A população tem vindo a contestar o projeto, alegando que não só põe em causa o bem-estar, tendo em conta o ruído e a possível contaminação das águas, como também a paisagem e, consequentemente, o turismo na região. Ambientalmente, a maior preocupação tem sido o lobo ibérico, uma espécie protegida que tem o espaço da mina como habitat.
Um outro projeto, que também está a ser investigado, promovido pela Savannah Resources, que se propõe explorar a mina em Boticas, baseia-se num contrato de concessão mineiro de 30 anos, e pretende extrair lítio suficiente para suportar a produção de meio milhão de baterias para veículos elétricos por ano. Ainda de acordo com o Eco, esta empresa refere que o projeto prevê um investimento de 110 milhões na construção de infraestruturas e a criação de 215 empregos diretos e 2000 indiretos. Além disso, revelou que a empresa abriu um processo para avaliar possíveis parcerias (para a compra e exploração do lítio) que já conta com 60 candidaturas.
Quanto ao hidrogénio verde, em 2020 foi anunciado um grande investimento de 1,5 mil milhões de euros nesta área, com o objetivo de implementar um cluster industrial de produção de hidrogénio verde, com base em Sines e vocação exportadora.
Também em Sines, está em construção desde o ano passado, e deverá começar a funcionar em 2024, o Data Center, centro de dados Start Campus, igualmente contemplado nas investigações lideradas pelo Ministério Público. Um complexo de nove edifícios, apoiado em 495 megawatts (MW) de potência, num investimento global de cerca de 5,7 mil milhões de euros.

→ **DADOS REGISTADOS**
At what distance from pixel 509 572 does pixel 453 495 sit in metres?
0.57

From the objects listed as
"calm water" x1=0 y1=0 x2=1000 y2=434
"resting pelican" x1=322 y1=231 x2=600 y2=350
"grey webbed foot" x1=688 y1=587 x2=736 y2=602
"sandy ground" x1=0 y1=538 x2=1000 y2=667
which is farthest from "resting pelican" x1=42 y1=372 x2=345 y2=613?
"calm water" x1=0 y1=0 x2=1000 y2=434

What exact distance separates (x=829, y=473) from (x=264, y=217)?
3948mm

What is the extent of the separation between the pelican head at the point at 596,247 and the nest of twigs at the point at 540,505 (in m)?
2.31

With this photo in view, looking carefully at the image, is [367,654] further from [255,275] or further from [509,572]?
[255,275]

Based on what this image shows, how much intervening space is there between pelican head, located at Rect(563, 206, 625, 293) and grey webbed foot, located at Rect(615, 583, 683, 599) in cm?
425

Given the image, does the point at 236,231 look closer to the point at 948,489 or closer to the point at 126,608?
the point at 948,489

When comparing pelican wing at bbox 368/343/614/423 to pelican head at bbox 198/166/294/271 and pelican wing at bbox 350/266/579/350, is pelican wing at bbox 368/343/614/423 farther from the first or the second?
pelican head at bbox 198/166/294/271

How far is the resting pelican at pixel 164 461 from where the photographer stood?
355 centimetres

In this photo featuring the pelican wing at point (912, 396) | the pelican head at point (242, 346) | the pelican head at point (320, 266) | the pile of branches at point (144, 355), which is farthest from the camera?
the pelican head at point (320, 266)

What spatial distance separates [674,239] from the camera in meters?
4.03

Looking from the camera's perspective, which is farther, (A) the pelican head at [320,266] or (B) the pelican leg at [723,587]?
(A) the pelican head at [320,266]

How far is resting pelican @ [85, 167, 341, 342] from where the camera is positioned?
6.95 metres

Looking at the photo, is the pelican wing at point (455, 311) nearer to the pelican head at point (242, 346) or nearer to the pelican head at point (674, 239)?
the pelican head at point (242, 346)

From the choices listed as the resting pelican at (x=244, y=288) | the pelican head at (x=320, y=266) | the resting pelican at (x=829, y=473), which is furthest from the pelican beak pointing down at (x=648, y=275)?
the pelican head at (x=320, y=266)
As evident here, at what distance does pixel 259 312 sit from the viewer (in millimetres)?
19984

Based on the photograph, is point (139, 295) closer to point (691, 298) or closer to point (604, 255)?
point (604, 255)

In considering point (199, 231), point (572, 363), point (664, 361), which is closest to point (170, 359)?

→ **TAREFAS A REALIZAR**
• A. Resuma em duas frases o texto sobre os projetos de investimento.
• B. Indique se cada afirmação está de acordo com o texto sobre os projetos de investimento. Responda sim ou não e cite as palavras decisivas do texto. (i) O projeto da Savannah Resources baseia-se num contrato de concessão de 30 anos. (ii) O centro de dados Start Campus já começou a funcionar. (iii) O processo de parcerias aberto pela empresa conta com 215 candidaturas.
Os dados não têm qualquer papel nesta atividade.

→ **EM RESPOSTA**
• A. A população contesta um projeto por pôr em causa o bem-estar, a paisagem e o turismo na região, e, do ponto de vista ambiental, a maior preocupação é o lobo ibérico, espécie protegida que tem o espaço da mina como habitat. Outro projeto, da Savannah Resources em Boticas, pretende extrair lítio suficiente para meio milhão de baterias por ano; em Sines, foi anunciado um investimento de 1,5 mil milhões de euros num cluster de hidrogénio verde e está em construção o centro de dados Start Campus, com um investimento de cerca de 5,7 mil milhões de euros.

• B.
(i) Sim: «baseia-se num contrato de concessão mineiro de 30 anos».
(ii) Não: «deverá começar a funcionar em 2024».
(iii) Não: «já conta com 60 candidaturas».